AcCompl-it

Acceptability & Complexity evaluation task for Italian at EVALITA 2020


Overview

AcCompl-It is a task aimed at developing and evaluating methods to classify Italian sentences according to Acceptability and Complexity, which can be viewed as two “simple” numeric measures associated with linguistic productions. This is a task which is expected to attract the interest of different communities focusing on the study of language from different perspectives, whose outcome is expected to have an impact on NLP, psycholinguistics and theoretical linguistics investigations and applications.

From the NLP perspective, the renewed interest for automatic generation tasks (e.g. Machine Translation, Text Simplification, Summarization) has been recently prompted by more and more accurate systems mostly based on Deep Neural Networks algorithms (Gatt and Krahmer, 2018). In this scenario, the availability of annotated resources and systems aimed at predicting the level of grammatical acceptability or linguistic complexity of a sentence (see, among others, Warstadt et al., 2019 and Brunato et al., 2018) is becoming increasingly relevant either to evaluate automatically generated sentences or to investigate the ability of artificial neural networks to encode linguistic phenomena related to both notions in their representations.

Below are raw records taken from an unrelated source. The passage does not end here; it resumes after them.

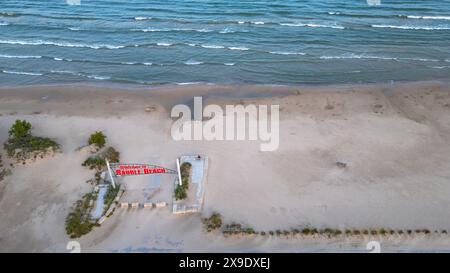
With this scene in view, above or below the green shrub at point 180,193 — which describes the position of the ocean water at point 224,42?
above

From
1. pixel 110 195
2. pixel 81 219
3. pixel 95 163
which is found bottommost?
pixel 81 219

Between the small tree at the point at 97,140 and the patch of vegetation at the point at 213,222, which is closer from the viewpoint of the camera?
the patch of vegetation at the point at 213,222

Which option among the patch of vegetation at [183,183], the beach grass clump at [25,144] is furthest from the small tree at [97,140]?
the patch of vegetation at [183,183]

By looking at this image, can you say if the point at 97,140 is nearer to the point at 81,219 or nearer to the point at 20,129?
the point at 20,129

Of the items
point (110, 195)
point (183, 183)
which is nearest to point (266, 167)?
point (183, 183)

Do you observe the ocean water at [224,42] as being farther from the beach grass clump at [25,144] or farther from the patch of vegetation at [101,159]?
the patch of vegetation at [101,159]

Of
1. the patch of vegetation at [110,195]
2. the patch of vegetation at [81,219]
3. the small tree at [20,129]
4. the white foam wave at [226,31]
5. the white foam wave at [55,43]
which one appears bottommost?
the patch of vegetation at [81,219]

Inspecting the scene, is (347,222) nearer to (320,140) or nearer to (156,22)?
(320,140)
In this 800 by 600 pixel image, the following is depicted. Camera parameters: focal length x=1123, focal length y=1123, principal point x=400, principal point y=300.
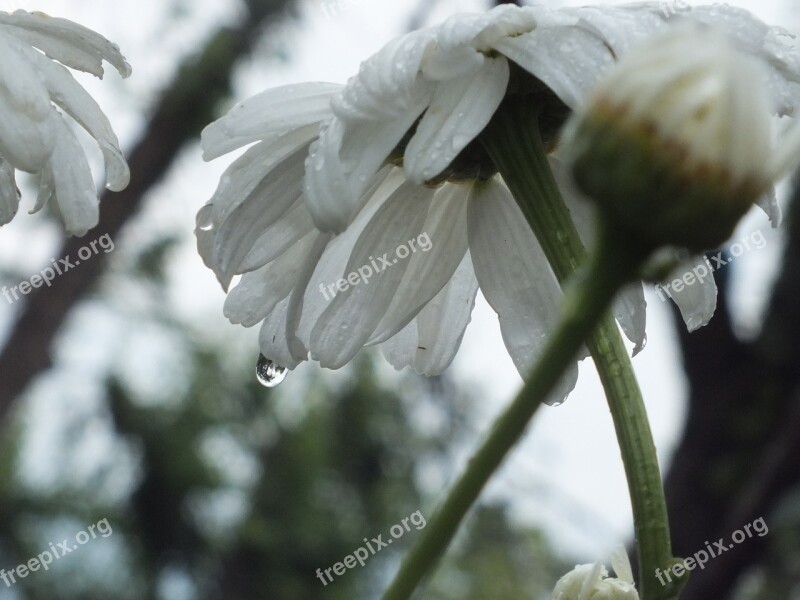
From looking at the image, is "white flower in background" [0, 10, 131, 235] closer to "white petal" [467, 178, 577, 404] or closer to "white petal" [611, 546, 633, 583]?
"white petal" [467, 178, 577, 404]

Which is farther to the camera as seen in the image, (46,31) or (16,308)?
(16,308)

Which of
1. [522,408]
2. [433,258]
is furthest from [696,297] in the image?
[522,408]

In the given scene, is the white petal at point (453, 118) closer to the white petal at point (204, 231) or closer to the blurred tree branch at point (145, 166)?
the white petal at point (204, 231)

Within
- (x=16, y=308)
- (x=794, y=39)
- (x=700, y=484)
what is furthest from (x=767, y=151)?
(x=16, y=308)

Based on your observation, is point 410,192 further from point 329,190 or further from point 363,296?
point 329,190

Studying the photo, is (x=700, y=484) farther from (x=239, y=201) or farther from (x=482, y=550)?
(x=482, y=550)

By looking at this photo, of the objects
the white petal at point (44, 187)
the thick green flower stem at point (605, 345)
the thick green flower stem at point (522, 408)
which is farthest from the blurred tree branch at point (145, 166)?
the thick green flower stem at point (522, 408)
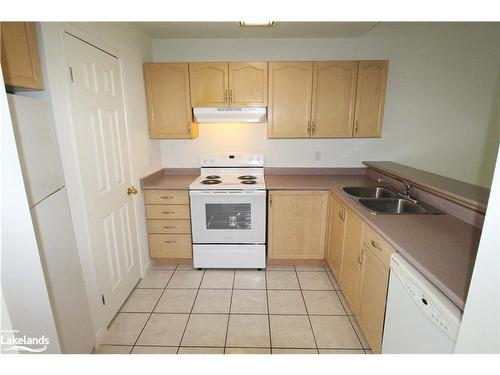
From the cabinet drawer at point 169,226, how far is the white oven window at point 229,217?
0.80 ft

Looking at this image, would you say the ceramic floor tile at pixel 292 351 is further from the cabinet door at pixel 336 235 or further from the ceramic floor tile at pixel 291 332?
the cabinet door at pixel 336 235

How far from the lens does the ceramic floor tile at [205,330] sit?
1.67 meters

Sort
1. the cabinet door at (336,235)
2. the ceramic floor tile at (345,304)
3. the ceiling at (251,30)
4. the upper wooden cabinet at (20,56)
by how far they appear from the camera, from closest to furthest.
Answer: the upper wooden cabinet at (20,56) → the ceramic floor tile at (345,304) → the cabinet door at (336,235) → the ceiling at (251,30)

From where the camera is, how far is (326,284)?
7.57 feet

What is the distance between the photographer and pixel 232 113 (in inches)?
97.7

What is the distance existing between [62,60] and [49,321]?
1.33m

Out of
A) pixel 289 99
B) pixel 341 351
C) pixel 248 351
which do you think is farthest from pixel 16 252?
pixel 289 99

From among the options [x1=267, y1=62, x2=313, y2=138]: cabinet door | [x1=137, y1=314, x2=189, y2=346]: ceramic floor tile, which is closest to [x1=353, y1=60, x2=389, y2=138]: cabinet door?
[x1=267, y1=62, x2=313, y2=138]: cabinet door

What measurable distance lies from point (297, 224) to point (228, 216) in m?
0.71

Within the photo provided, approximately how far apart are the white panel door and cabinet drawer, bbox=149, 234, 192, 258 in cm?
32

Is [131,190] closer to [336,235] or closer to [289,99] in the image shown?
[289,99]

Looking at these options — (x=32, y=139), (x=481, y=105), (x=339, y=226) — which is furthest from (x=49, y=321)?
(x=481, y=105)

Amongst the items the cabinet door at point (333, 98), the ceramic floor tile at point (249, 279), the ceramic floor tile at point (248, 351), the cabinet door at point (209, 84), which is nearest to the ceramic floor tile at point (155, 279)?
the ceramic floor tile at point (249, 279)

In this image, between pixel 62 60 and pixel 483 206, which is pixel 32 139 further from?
pixel 483 206
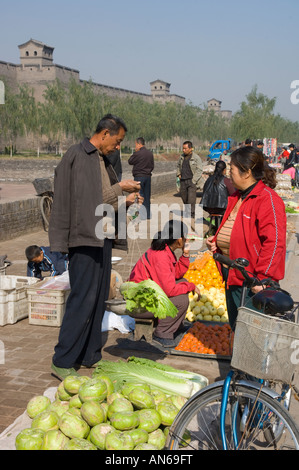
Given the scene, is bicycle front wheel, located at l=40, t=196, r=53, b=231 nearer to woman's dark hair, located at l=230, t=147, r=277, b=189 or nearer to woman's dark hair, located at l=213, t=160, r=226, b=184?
woman's dark hair, located at l=213, t=160, r=226, b=184

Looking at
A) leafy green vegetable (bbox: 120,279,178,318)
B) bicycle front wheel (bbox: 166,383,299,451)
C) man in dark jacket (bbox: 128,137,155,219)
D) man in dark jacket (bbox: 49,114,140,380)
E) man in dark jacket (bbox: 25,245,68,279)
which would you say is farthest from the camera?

From the theoretical linguistics perspectives, controlled datasets containing acceptability judgments and analyzed with machine learning techniques can be useful to test the extent to which syntactic and semantic deviance can be induced from corpus data alone, especially for low frequency phenomena (Chowdhury Zamparelli 2018, Gulordava et al. 2018, Wilcox et al. 2018), while the same data, seen from a psycholinguistic angle, can shed light on the relation between complexity and acceptability (Chesi & Canal 2019), and on the extent to which measures of on-line perplexity in artificial language models can track human parsing preferences (Demberg and Keller, 2008; Hale, 2001).

Definitions

  • Acceptability is the native speakers’ judgment of the well-formedness of a sentence. This is the core dimension for the evaluation of both formal and psycho-linguistic theories as well as for generation, summarization and machine translation tasks;

  • Complexity, namely a measure of the native speakers’ effort in processing a sentence, is required both for comparing neurolinguistic and psycholinguistic theories and for rating the accessibility of a text. Unlike more conventional studies on human sentence processing carried out in experimental settings, in this task this measure is intended as a judgment of perceived complexity given by humans to a sentence. This measure is also relevant for developing text generation systems addressing a specific target user in terms of linguistic competence.

In this task, the Acceptability and Complexity metrics will be declined as a score given to a sentence on a 7-points Likert scale (1 = lowest, 7 = highest).